Select Topics

Posts by Tag

See all

Latest Blog Post

Robotics Research 101: How Do Force Sensors Work?

Alex Owen-Hill
by Alex Owen-Hill. Last updated on May 27, 2016 9:12 AM
Posted on Mar 01, 2016 7:00 AM. 7 min read time

Force sensors are ubiquitous in robotics research (they're everywhere!). But, how do they work? What are the differences between the various types? In this post, we blow apart this core robotics technology and have a look inside. Think of it as a crash course in robotic force sensing technology. It'll get a little bit technical, but we researchers like that, right?

Force sensors detect forces. Simple, you might think. But, is it really that simple? There are actually a huge range of different types of force sensors. We cover several of these technologies in more depth in our new, free eBook Force Sensors in Robotics Research: The Essential Guide (which you can download here). For now, we will look at three important technologies for force torque sensing.

The Basic Option: A Simple Pressure Sensor


The most basic force sensor is a simple force sensitive resistor.
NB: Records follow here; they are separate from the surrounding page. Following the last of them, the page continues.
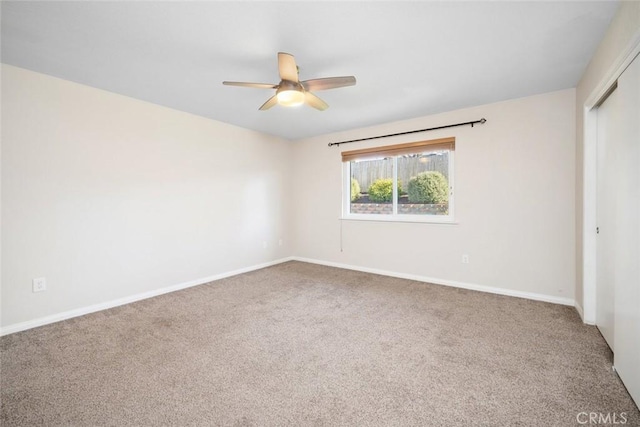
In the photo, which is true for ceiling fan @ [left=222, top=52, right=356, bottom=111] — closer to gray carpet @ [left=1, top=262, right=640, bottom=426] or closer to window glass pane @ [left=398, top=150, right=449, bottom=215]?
gray carpet @ [left=1, top=262, right=640, bottom=426]

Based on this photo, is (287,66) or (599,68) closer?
(287,66)

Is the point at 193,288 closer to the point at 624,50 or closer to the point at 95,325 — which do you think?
the point at 95,325

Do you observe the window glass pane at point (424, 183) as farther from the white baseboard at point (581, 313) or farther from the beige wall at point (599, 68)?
the white baseboard at point (581, 313)

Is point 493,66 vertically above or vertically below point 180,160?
above

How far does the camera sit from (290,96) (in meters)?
2.28

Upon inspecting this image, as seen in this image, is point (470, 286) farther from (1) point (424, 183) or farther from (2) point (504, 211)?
(1) point (424, 183)

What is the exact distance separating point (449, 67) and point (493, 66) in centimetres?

These are mechanical pressure sensors.

As we discussed in a recent blog post, the history of robotic force sensing starts with the development of pressure sensors. Force sensors and pressure sensors are two sides of the same concept, because pressure is force over area. The big difference is that pressure is a scalar quantity while force is a vector. Force sensitive resistors can only detect a single-axis of force applied to one point and in one direction. They are used a lot in hobby robotics for one main reason: they're very cheap.

Force sensitive resistors can be as low as 5 USD and you can even make one yourself using two pieces of wire and some conductive foam. In general, they are not suitable for precision measurements but are good for detecting if a force has been applied or not. The error may be as high as 25%, but if that's good enough for your application then these are certainly an economical option.

The Popular Option: Strain Gauge Force Sensors

A huge proportion of the sensors you'll find in robotics research use strain gauges.

Wheatstone bridge circuitStrain gauges use a simple principle – the resistance of a flexible conductive foil that changes when placed under strain. This resistance change is usually measured using a Wheatstone Bridge, a highly accurate analog circuit, which can be set to produce an analog voltage that is proportional to the resistance change. The voltage is then easily read using electronics.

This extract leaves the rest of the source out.